By Cameron Grieves
Trombonist William Lang opened the first installment of this semester’s Midday Performances at the Ecumenical Center on Monday.
Originally from Long Island, Lang is an active performer, comfortable playing cramped art spaces in Greenwich Village, packed concert halls on Broadway and even small college campuses in Massachusetts.
He said he is most interested in “pushing forward pieces by living performers,” all but one of which he performed having been composed in the last five or six years.
The trombone is an instrument usually performed only as part of a larger orchestra, but Lang seeks to dispel this myth that it cannot be taken seriously in a solo performance, he said.
“The instrument doesn’t determine my value as a musician,” Lang said.
“Keren” demonstrated the versatility of the trombone’s sound, a piece composed in 1986 by Iannis Xernakis, a musician Lang referred to as one of his favorite human beings ever – a freedom fighter in Nazi-occupied Greece who was later marked for death by the anti-communist Greek government.
“Keren” is a piece that rises and falls dramatically, “giving you these moments of extraordinary beauty and then taking them away,” Lang said.
Another piece, “Can You Hear Me Now,” was composed by Lang’s friend Jeremy Howard Beck – a fellow New York artist whose work has been described as “sparse and haunting” by NPR’s Weekend Edition.
The piece incorporated a marching rhythm driven by lively foot stomping aided by a tassel of bells looped around Lang’s shoe – a tassel which fell off midway through the performance but failed to stifle Lang’s musical virtuosity.
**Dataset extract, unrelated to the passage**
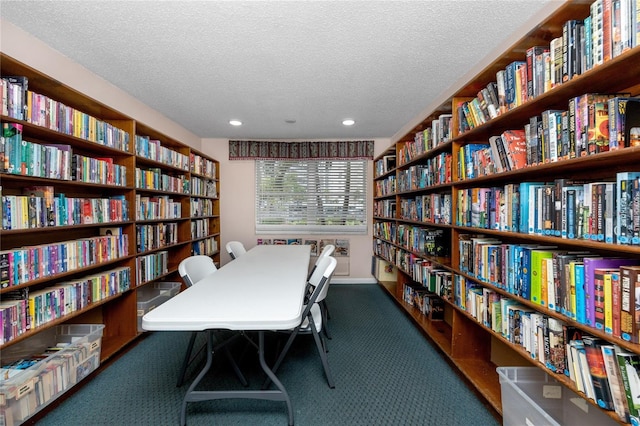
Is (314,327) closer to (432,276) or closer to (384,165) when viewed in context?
(432,276)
In “sound:wonder tuba:mirum,” a piece Lang asked his German mentor Reiko Fueting to compose for him over seven years ago, there are very oblique references to Mozart’s “Requiem” – a part of which Lang describes as “the moment we live for in orchestral trombone.”
This piece showcased a rather intrinsic aspect of trombone playing – the act of breathing as a part of performative play, the silent spaces in between becoming a part of the musical performance itself.
However, these empty spaces and long, drawn-out sounds rising and falling in an alien crescendo do not necessarily play well to an audience which expects clear consistent notes that a guitar or keyboard can provide in a solo act.
Elizabeth Maloney, a junior said, “It was a strange performance. It lacked beauty and it wasn’t very captivating – just noises from a science fiction soundtrack.”
Where the trombone “lack[s] beauty,” it makes up for with a diversity of sound. Lang truly showed off the full scope of the instrument’s performative power on Monday.